Они выпили. Пили на деньги, которые дали им родители. Не хватило… Тогда у гастронома на Заводской улице ограбили двух подвыпивших мужчин, отобрали у них около четырех рублей. Выпили еще. Опять не хватило. Решили добавить. Встретили во дворе магазина пожилого человека. Бесцеремонно потребовали у него денег, а когда тот отказался выполнить наглое требование, начали его жестоко избивать.
Протрезвев, парни предстали этакими жалкими несмышленышами, несовершеннолетними, не знавшими об ответственности просящими о снисходительном и гуманном отношении к ним. Смешно, но они жалобно тянули: «Простите, мы больше не будем».
В райотдел утром пришли их матери. Узнав обстоятельства дела, они стали на крыльце деловито обсуждать происшедшее.
— Да они, наверное, сами были пьяные! — это говорилось о потерпевших.
— Несмышленые, умишко-то еще детский, — это говорили они уже о своих детях.
— Сами виноваты, не надо было давать им деньги… Сразу бы сообщили куда следует! — это опять о потерпевших.
Я не мог не вмешаться в этот разговор.
— Вы же женщины, матери! Постыдитесь… Представьте себя на месте потерпевших, представьте на их месте своего мужа, отца, брата. Что сказали бы вы тогда? Что вы сказали бы, если родного, близкого вам человека унизили, оскорбили, избили, ограбили?
Женщины смутились, замолчали…
Подростки были привлечены к уголовной ответственности и понесли справедливое наказание в соответствии с уголовным законодательством.
Я же тогда понял, что ребятам не хватало в воспитании элементарного уважения к окружающим людям, понятия о чести, справедливости, об уважении к человеческому достоинству, чувства личной ответственности за свои поступки. Тогда я понял, что следователь обязан быть еще и педагогом.
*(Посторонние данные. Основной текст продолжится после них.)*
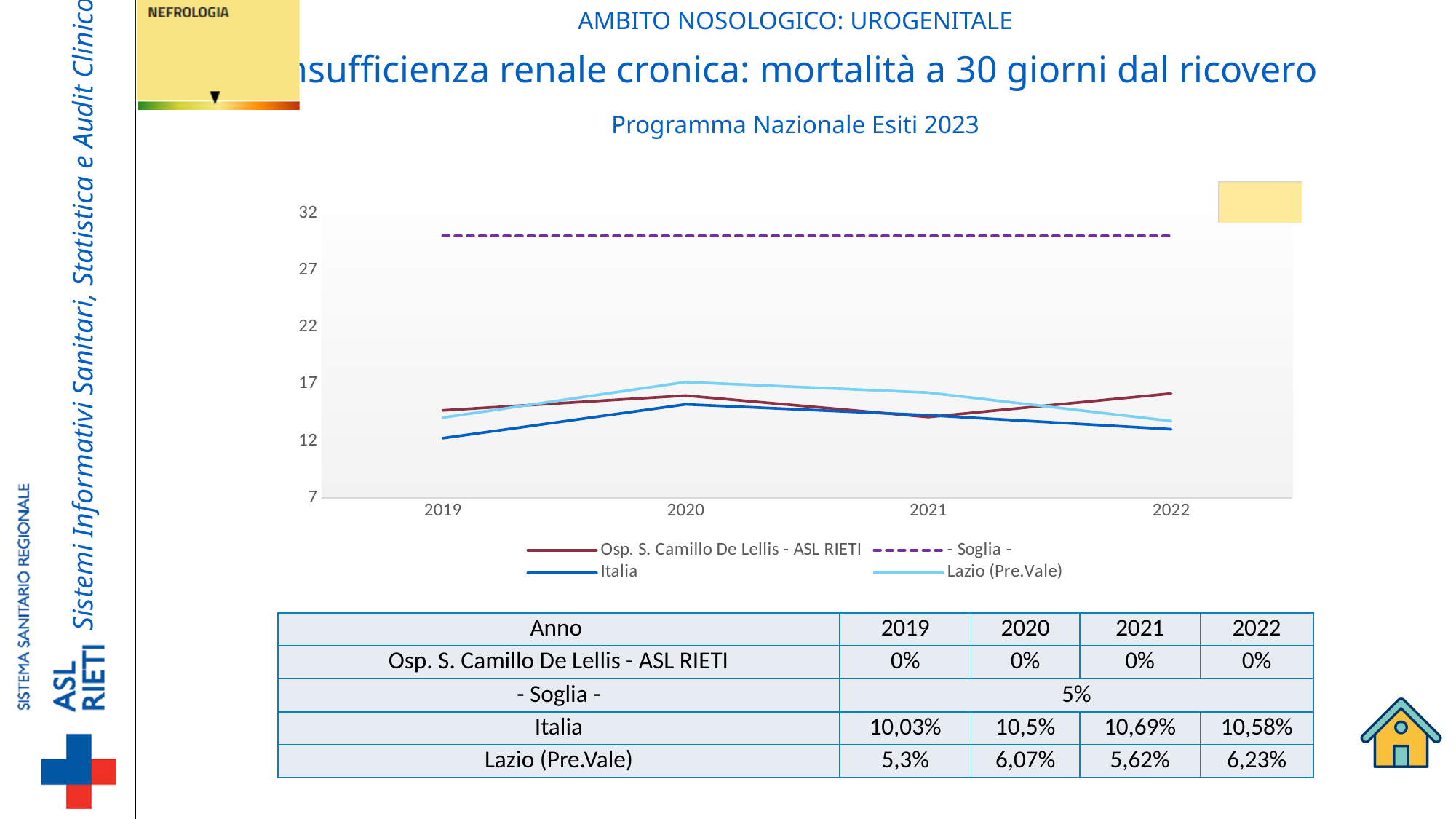
How many years are shown on the x axis of the chart? 4 Is the value of the - Soglia - line greater or less than 27? greater Is the value for Osp. S. Camillo De Lellis - ASL RIETI in 2022 greater or less than 12? greater Which series is plotted as a dashed line in the chart? - Soglia - Among the three solid lines, which series has the lowest value in 2019? Italia Is the value for Italia in 2019 greater or less than 17? less Among the three solid lines, which series has the highest value in 2022? Osp. S. Camillo De Lellis - ASL RIETI How many series does the chart legend list? 4 Which series has the highest values across all years in the chart? - Soglia - Does the Italia line rise or fall from 2020 to 2022? fall In 2022, which is larger: the value for Osp. S. Camillo De Lellis - ASL RIETI or the value for Italia? Osp. S. Camillo De Lellis - ASL RIETI What kind of chart is shown on the slide? line chart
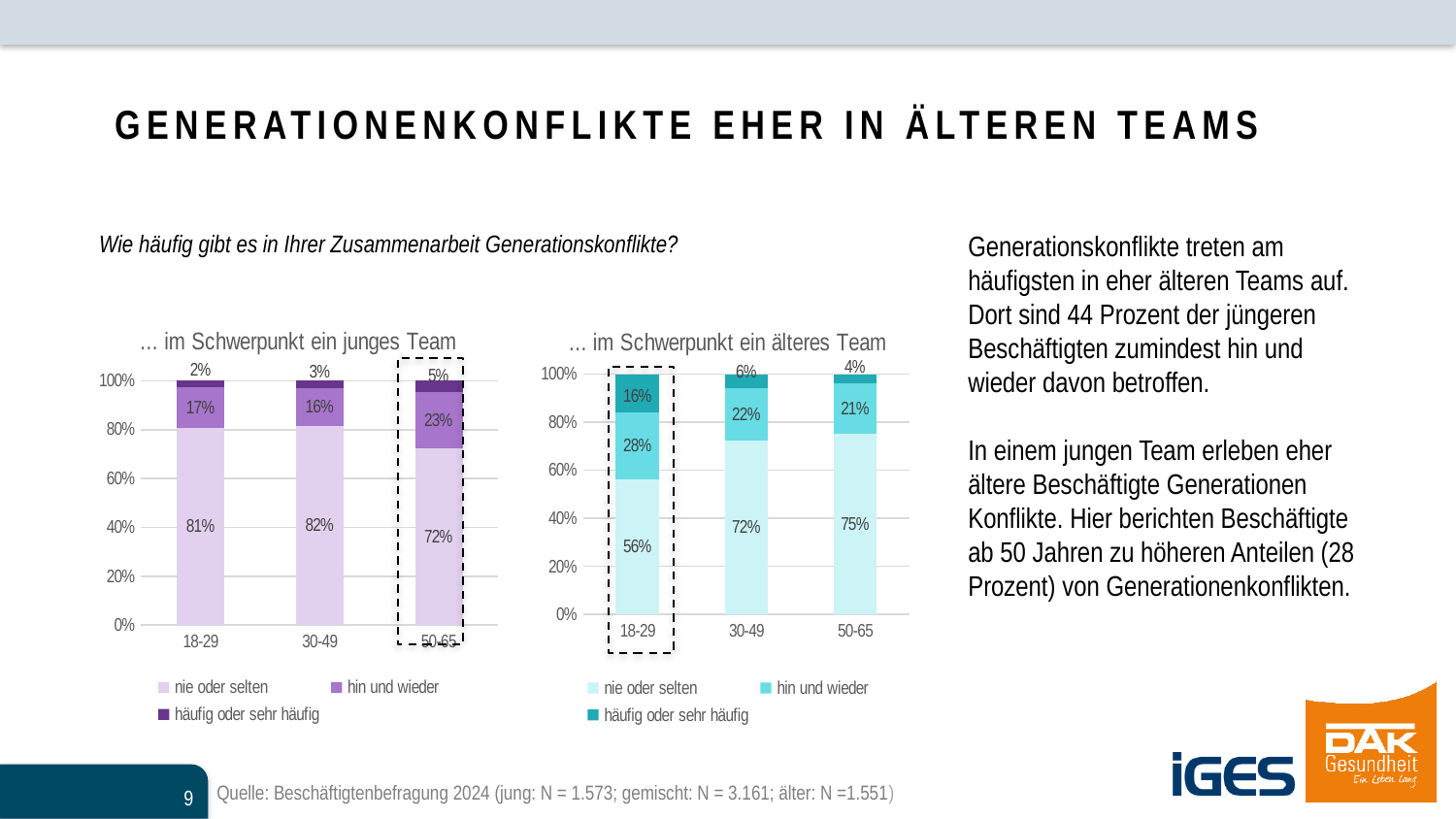
In the chart '… im Schwerpunkt ein älteres Team', what is the value for 'nie oder selten' in the 50-65 age group? 75% In the chart '… im Schwerpunkt ein junges Team', what is the difference between the 'nie oder selten' values for 30-49 and 50-65? 10% In the chart '… im Schwerpunkt ein älteres Team', what is the value for 'häufig oder sehr häufig' in the 18-29 age group? 16% How many series does the legend of the chart '… im Schwerpunkt ein älteres Team' list? 3 In the chart '… im Schwerpunkt ein älteres Team', which age group has the lowest value for 'nie oder selten'? 18-29 In the chart '… im Schwerpunkt ein junges Team', what is the value for 'nie oder selten' in the 18-29 age group? 81% What kind of chart is '… im Schwerpunkt ein junges Team'? Stacked bar chart In the chart '… im Schwerpunkt ein älteres Team', is the 'häufig oder sehr häufig' value larger for 18-29 or for 30-49? 18-29 In the chart '… im Schwerpunkt ein junges Team', which age group has the highest value for 'hin und wieder'? 50-65 In the chart '… im Schwerpunkt ein junges Team', what is the value for 'hin und wieder' in the 50-65 age group? 23% In the chart '… im Schwerpunkt ein älteres Team', what is the difference between the 'hin und wieder' values for 18-29 and 50-65? 7% How many age groups are shown in the chart '… im Schwerpunkt ein junges Team'? 3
Окончательно убедил меня в этом собственный горький опыт. Однажды должен был я выступить перед учащимися ГПТУ с лекцией на тему: «Административная и уголовная ответственность несовершеннолетних».
За полчаса до начала лекции я был уже на месте, сидел в кабинете замполита, обсуждая наиболее «больные» вопросы правонарушений. Замполит сетовал на критическое положение, сложившееся в училище, просил поговорить с ребятами построже. Я кивал головой и обещал, хотя в душе очень смутно представлял себе, о чем и как говорить «построже» с его питомцами.
Потом меня пригласили в зал. Замполит предупредил, что в зале соберутся все учащиеся ГПТУ, которые придут с урока физкультуры, и я засомневался, стоит ли выступать перед такой многочисленной аудиторией. Но то, что я увидел, превзошло все мои опасения. В зале шумели, бегали, хлопали сиденьями, кричали и свистели не менее трех сотен сорванцов. В конце зала, где были установлены два автомата с газированной водой, столпилась большая очередь. Автоматы шипели, рокотали, стаканы звякали, все переговаривались, громко смеялись, не обращая ни малейшего внимания ни на меня, ни на безуспешно пытавшегося перекричать этот шум замполита.
Я окончательно растерялся. Шум не утихал. Даже сидевшие в первых рядах ребята громко переговаривались и смеялись, не замечая работника милиции, стоявшего на сцене. Не дождавшись тишины, я как можно громче, стараясь перекричать шум зала, спросил:
— Ребята! Знаете ли вы, с какого возраста наступает уголовная ответственность?
В зале засмеялись. Несколько голосов выкрикнуло: «Знаем! «С четырнадцати!» Кто-то в передних рядах довольно громко сказал: «Опять лажу будет пороть!» Шум усилился. Я начал говорить, но мои слова об Уголовном кодексе, о недопустимости антиобщественных поступков тонули в общем шуме, и я почувствовал, что перестаю слышать свой голос, теряю нить рассказа, говорю совсем не то, о чем собирался говорить.
В третьем ряду слева от меня длинноволосый великовозрастный детина щелкал сидящих впереди ребят по ушам, а когда они дергались, оборачивались, искали глазами обидчика, издевательски громко хохотал, а этот смех отдавался в моих висках. Я на минуту замолчал, вглядываясь в задние ряды. Уйти? Ну нет! Я все-таки заставлю их слушать. И, стараясь перекрыть шум зала, начал:
Уже второе четверостишие я читал при полной тишине. Потом на какую-то долю секунды пробежал шумок, но на говоривших зашикали, а я почувствовал, что овладеваю этой непослушной аудиторией.